Pandas bar plot — specify bar color by column

matplotlibpandas

Is there a simply way to specify bar colors by column name using Pandas DataFrame.plot(kind='bar') method?

I have a script that generates multiple DataFrames from several different data files in a directory. For example it does something like this:

import numpy as np
import matplotlib.pyplot as plt
import pandas as pds

data_files = ['a', 'b', 'c', 'd']

df1 = pds.DataFrame(np.random.rand(4,3), columns=data_files[:-1])
df2 = pds.DataFrame(np.random.rand(4,3), columns=data_files[1:])

df1.plot(kind='bar', ax=plt.subplot(121))
df2.plot(kind='bar', ax=plt.subplot(122))

plt.show()

With the following output:

Output

Unfortunately, the column colors aren't consistent for each label in the different plots. Is it possible to pass in a dictionary of (filenames:colors), so that any particular column always has the same color. For example, I could imagine creating this by zipping up the filenames with the Matplotlib color_cycle:

data_files = ['a', 'b', 'c', 'd']
colors = plt.rcParams['axes.color_cycle']
print zip(data_files, colors)

[('a', u'b'), ('b', u'g'), ('c', u'r'), ('d', u'c')]

I could figure out how to do this directly with Matplotlib: I just thought there might be a simpler, built-in solution.

Edit:

Below is a partial solution that works in pure Matplotlib. However, I'm using this in an IPython notebook that will be distributed to non-programmer colleagues, and I'd like to minimize the amount of excessive plotting code.

import numpy as np
import matplotlib.pyplot as plt
import pandas as pds

data_files = ['a', 'b', 'c', 'd']
mpl_colors = plt.rcParams['axes.color_cycle']
colors = dict(zip(data_files, mpl_colors))
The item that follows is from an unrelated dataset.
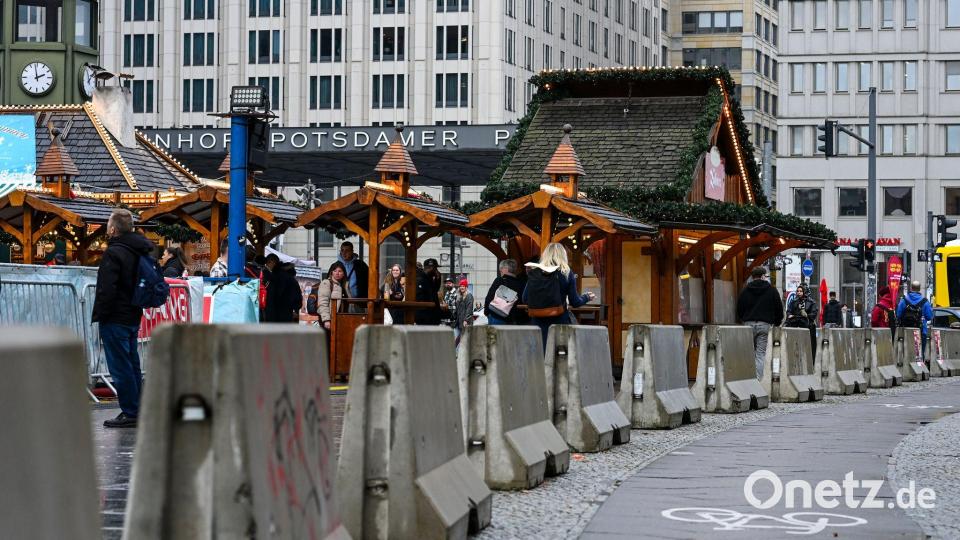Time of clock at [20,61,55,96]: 1:58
def bar_plotter(df, colors, sub):
    ncols = df.shape[1]
    width = 1./(ncols+2.)
    starts = df.index.values - width*ncols/2.
    plt.subplot(120+sub)
    for n, col in enumerate(df):
        plt.bar(starts + width*n, df[col].values, color=colors[col],
                width=width, label=col)
    plt.xticks(df.index.values)
    plt.grid()
    plt.legend()

df1 = pds.DataFrame(np.random.rand(4,3), columns=data_files[:-1])
df2 = pds.DataFrame(np.random.rand(4,3), columns=data_files[1:])

bar_plotter(df1, colors, 1)
bar_plotter(df2, colors, 2)

plt.show()

Desired Output

Best Answer

You can pass a list as the colors. This will require a little bit of manual work to get it to line up, unlike if you could pass a dictionary, but may be a less cluttered way to accomplish your goal.

import numpy as np
import matplotlib.pyplot as plt
import pandas as pds

data_files = ['a', 'b', 'c', 'd']

df1 = pds.DataFrame(np.random.rand(4,3), columns=data_files[:-1])
df2 = pds.DataFrame(np.random.rand(4,3), columns=data_files[1:])

color_list = ['b', 'g', 'r', 'c']


df1.plot(kind='bar', ax=plt.subplot(121), color=color_list)
df2.plot(kind='bar', ax=plt.subplot(122), color=color_list[1:])

plt.show()

enter image description here

EDIT Ajean came up with a simple way to return a list of the correct colors from a dictionary:

import numpy as np
import matplotlib.pyplot as plt
import pandas as pds

data_files = ['a', 'b', 'c', 'd']
color_list = ['b', 'g', 'r', 'c']
d2c = dict(zip(data_files, color_list))

df1 = pds.DataFrame(np.random.rand(4,3), columns=data_files[:-1])
df2 = pds.DataFrame(np.random.rand(4,3), columns=data_files[1:])

df1.plot(kind='bar', ax=plt.subplot(121), color=map(d2c.get,df1.columns))
df2.plot(kind='bar', ax=plt.subplot(122), color=map(d2c.get,df2.columns))

plt.show()